Mudrikatun, Kepala Dinkes Kabupaten Jepara menjelaskan Sub PIN Polio kembali diadakan setelah ditemukan tiga anak di Kabupaten Klaten, Jawa tengah serta Sampang dan Pamekasan, Jawa Timur, mengalami lumpuh akut akibat polio.
Baca Juga: Turun ke Masyarakat, Upaya PDIP Pertahankan Kandang Banteng di Jepara
“Untuk mencegah agar anak-anak ini tidak terkena virus polio maka diadakan imunisasi polio tanpa memandang status imunisasi,” katanya pada Selasa (16/1/2024) di Balaidesa Senenan, Kecamatan Tahunan, Kabupaten Jepara.
Sub Pin Polio akan dilaksanakan secara dua tahap. Tahap pertama dilaksanakan pada tanggal 15-20 Januri 2024. Sedangkan tahap kedua, pada tanggal 19-24 Februari 2024. Jarak dari vaksin tahap pertama ke tahap kedua selama satu bulan.

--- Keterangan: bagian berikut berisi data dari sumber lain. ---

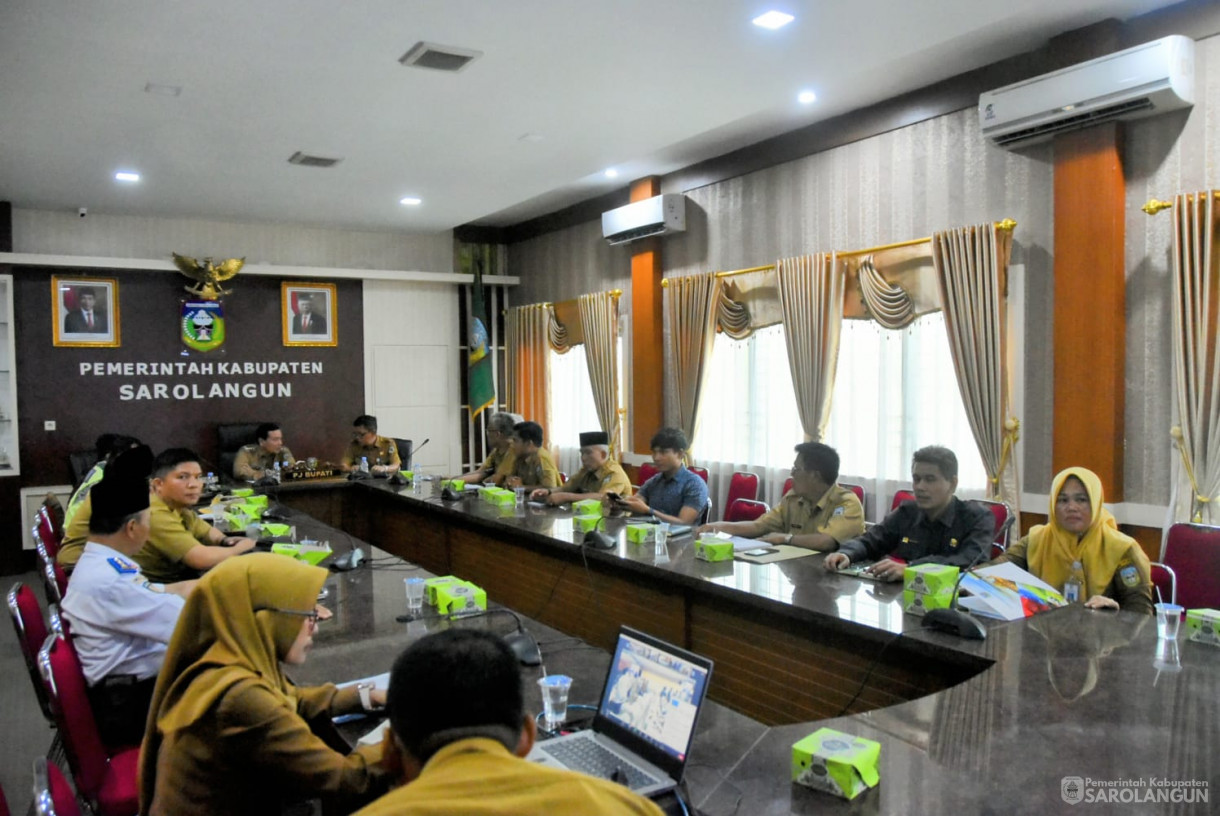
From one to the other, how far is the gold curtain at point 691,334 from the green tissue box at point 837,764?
15.4 feet

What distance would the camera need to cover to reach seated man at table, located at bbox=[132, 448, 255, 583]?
3.17 m

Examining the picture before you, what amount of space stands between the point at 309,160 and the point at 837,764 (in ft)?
16.8

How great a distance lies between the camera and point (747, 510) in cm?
429

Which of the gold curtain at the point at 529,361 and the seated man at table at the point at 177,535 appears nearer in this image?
the seated man at table at the point at 177,535

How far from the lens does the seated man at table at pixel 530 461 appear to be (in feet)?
18.1

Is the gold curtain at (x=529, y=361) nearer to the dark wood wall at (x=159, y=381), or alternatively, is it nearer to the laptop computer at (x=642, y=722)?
the dark wood wall at (x=159, y=381)

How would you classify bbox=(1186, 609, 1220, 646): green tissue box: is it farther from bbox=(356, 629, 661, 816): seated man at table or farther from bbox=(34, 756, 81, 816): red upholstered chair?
bbox=(34, 756, 81, 816): red upholstered chair

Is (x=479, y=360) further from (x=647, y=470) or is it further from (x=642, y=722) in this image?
(x=642, y=722)

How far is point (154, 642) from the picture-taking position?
7.39 feet

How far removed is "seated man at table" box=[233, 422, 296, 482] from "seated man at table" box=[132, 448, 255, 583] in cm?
289

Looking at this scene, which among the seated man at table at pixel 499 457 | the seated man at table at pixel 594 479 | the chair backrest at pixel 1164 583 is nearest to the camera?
the chair backrest at pixel 1164 583

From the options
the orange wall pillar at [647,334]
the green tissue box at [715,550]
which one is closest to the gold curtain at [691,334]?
the orange wall pillar at [647,334]

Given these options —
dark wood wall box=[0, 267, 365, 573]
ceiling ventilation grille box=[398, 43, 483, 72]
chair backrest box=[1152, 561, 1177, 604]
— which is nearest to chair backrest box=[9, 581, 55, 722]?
ceiling ventilation grille box=[398, 43, 483, 72]

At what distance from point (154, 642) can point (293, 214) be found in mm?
A: 5619
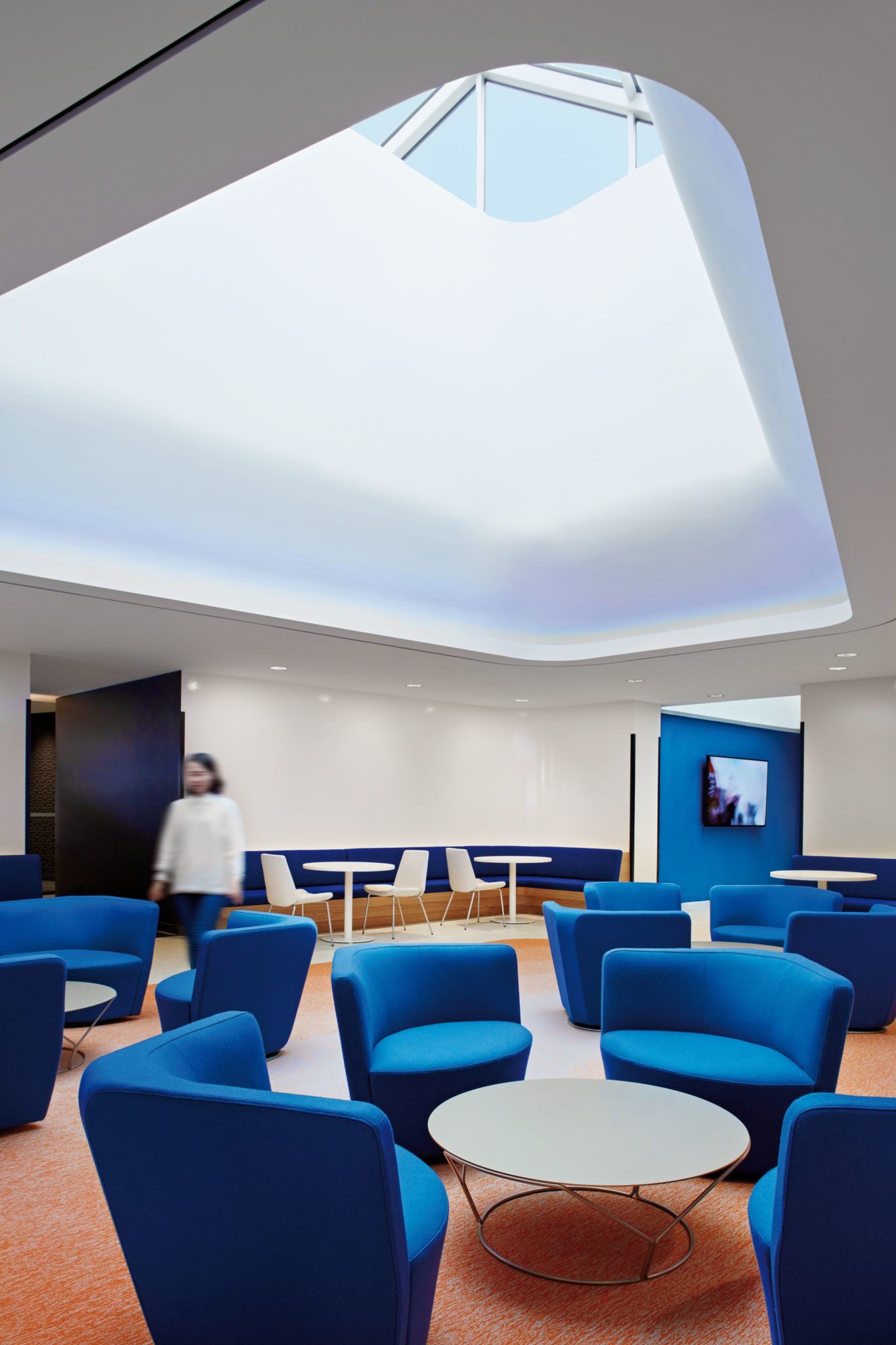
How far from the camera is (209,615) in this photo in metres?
7.27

Dalam tahap pertama, Dinkes Jepara menerjunkan sebanyak 600 Tenaga Kesehatan (Nakes) yang dibagi ke dalam setiap wilayah atau pos tempat pelaksanaan vaksinasi.
Melihat antusias masyarakat yang begitu besar, Mudrikatun berharap pelaksanaan vaksinasi di tahap pertama mampu mencapai 95 persen dari seluruh jumlah sasaran.
“Alhamdulillah antusias masyarakat sangat tinggi, tidak ada penolakan dari masyarakat pada pelaksanaan sub pekan imunasasi kali ini. Sehingga harapannya seluruh anak yang sudah terdata bisa tervaksin Polio semua,” ujarnya.
Baca Juga: Sortir dan Lipat Surat Suara Pemilu di Jepara Molor Sampai Besok
Setiap harinya, dari Dinkes juga selalu melaksanakan evaluasi serta monitoring terhadap pelaksanaan imunisasi polio di setiap wilayah atau pos agar ketika terjadi masalah dapat langsung tertangani. Dari hasil monitoring tersebut, menurut Mudrikatun juga bisa terlihat data by name by addres anak yang belum melukakan imunisasi.
“Sehingga dari Dinkes bekerjasama dengan masing-masing Pukesmas juga akan melakukan sweeping atau datang langsung ke rumah warga yang belum imunisasi,” pungkasnya.